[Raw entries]
════════════════════

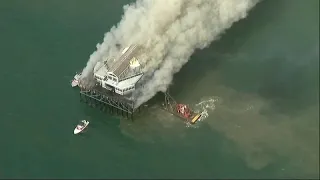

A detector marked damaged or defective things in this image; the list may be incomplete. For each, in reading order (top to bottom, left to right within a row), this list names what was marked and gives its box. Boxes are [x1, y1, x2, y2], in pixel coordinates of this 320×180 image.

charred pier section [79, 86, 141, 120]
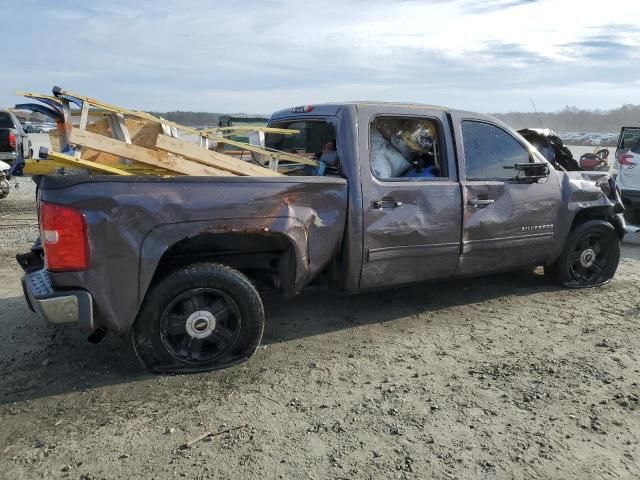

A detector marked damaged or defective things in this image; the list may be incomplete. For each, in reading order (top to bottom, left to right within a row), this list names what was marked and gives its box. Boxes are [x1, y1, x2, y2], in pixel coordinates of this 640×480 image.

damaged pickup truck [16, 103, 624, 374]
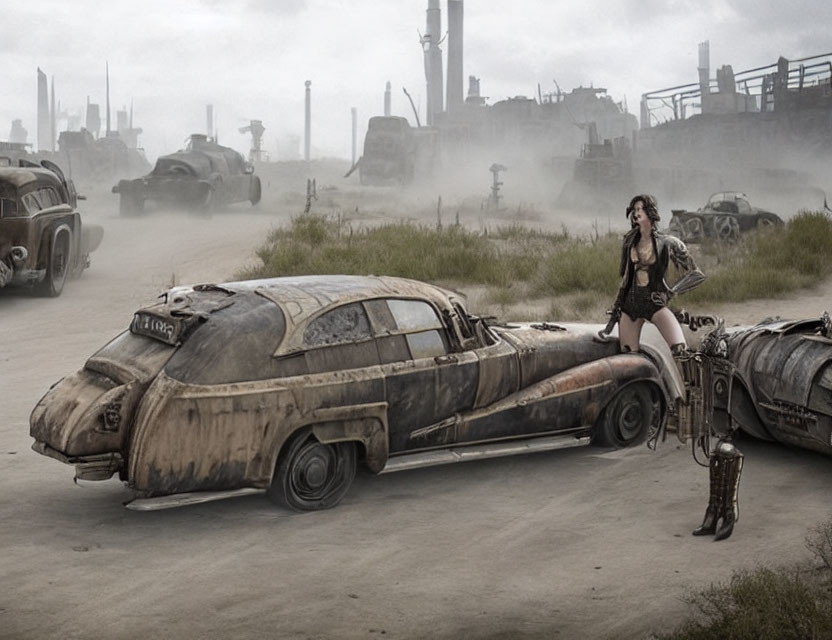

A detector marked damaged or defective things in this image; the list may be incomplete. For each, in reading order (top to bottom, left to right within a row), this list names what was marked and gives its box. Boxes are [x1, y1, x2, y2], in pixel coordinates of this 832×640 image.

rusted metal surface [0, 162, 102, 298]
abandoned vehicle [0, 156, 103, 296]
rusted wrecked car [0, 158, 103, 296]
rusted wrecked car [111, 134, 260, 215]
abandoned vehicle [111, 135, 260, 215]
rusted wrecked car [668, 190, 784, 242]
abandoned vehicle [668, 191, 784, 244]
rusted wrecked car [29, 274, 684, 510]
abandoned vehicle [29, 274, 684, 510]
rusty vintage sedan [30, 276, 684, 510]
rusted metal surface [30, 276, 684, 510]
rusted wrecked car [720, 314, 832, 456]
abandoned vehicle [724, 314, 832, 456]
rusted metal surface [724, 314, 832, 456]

════════════════════

Arrange the entries above as a two-column CSV with the headers "instruction" and "detections", one row per entry, putting each entry's text and its answer in their own quoted fields and turning line breaks into spaces. Leave the pictures out.

instruction,detections
"A detector marked damaged or defective things in this image; the list may be incomplete. For each, in reading order (top to bottom, left to right within a row), this list names what was marked and gives its box. Boxes are [x1, y1, x2, y2], in pixel coordinates of this 320×180 image.","charred pier section [79, 86, 141, 120]"
"A detector marked damaged or defective things in this image; the list may be incomplete. For each, in reading order (top to bottom, left to right within a row), this list names what was marked and gives its box. Boxes are [x1, y1, x2, y2], in pixel coordinates of this 640×480 image.","damaged pickup truck [16, 103, 624, 374]"
"A detector marked damaged or defective things in this image; the list may be incomplete. For each, in reading order (top to bottom, left to right within a row), this list names what was marked and gives its box. Boxes are [x1, y1, x2, y2], in pixel coordinates of this 832×640 image.","rusted metal surface [0, 162, 102, 298] abandoned vehicle [0, 156, 103, 296] rusted wrecked car [0, 158, 103, 296] rusted wrecked car [111, 134, 260, 215] abandoned vehicle [111, 135, 260, 215] rusted wrecked car [668, 190, 784, 242] abandoned vehicle [668, 191, 784, 244] rusted wrecked car [29, 274, 684, 510] abandoned vehicle [29, 274, 684, 510] rusty vintage sedan [30, 276, 684, 510] rusted metal surface [30, 276, 684, 510] rusted wrecked car [720, 314, 832, 456] abandoned vehicle [724, 314, 832, 456] rusted metal surface [724, 314, 832, 456]"